Submission 260
The Illusory Transparency of Intention: Cognitive Biases in Human-AI Dialogue
SymposiumTalk-04
Presented by: Lea Marie Petrasch
People do not just use computers, they often treat them as social actors (CASA paradigm; Gambino et al., 2020; Nass et al., 1994). Yet, effective communication requires assessing one’s interlocutor’s (lack of) knowledge, known as perspective taking (Nickerson, 1999). Individuals frequently neglect this and assume that others grasp their intended meaning – reflecting a well-documented egocentric bias (Keysar, 1994; Lau et al., 2022). In two studies we explored whether individuals (mistakenly) expect Large Language Models to infer an intended meaning, even when the necessary context is unavailable to the system (illusory transparency of intention).
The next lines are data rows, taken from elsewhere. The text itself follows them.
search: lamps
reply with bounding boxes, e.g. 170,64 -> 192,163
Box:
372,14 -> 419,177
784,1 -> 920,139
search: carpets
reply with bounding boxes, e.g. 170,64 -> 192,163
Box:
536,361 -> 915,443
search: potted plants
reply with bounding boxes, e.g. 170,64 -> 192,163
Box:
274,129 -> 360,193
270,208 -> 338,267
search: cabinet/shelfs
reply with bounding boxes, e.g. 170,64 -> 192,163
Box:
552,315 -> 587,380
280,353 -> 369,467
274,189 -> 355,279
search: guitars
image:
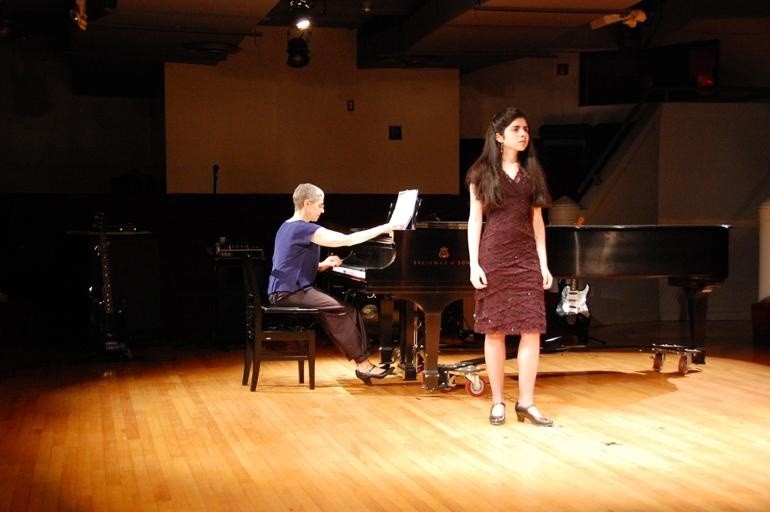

In a 1 x 2 within-subjects design, we varied privileged information (negative vs. positive) in six chatbot-student scenarios. Our first study used edited screenshots (visual stimuli), whereas our second study focused on the voice function of chatbots (auditive stimuli). In two online surveys participants were introduced to a scenario and then judged whether the chatbot would interpret the last statement as sarcastic. In a second round, participants reported their own perception of sarcasm and predicted the chatbot’s response. Our results showed significant differences between the two conditions: participants assumed more perception of sarcasm and more sarcasm-congruent responses when negative privileged information was present. Thus, the illusory transparency of intention applies to communication with LLMs. Individuals show an egocentric bias in assessments of their interlocutor’s understanding even when this interlocutor is not human.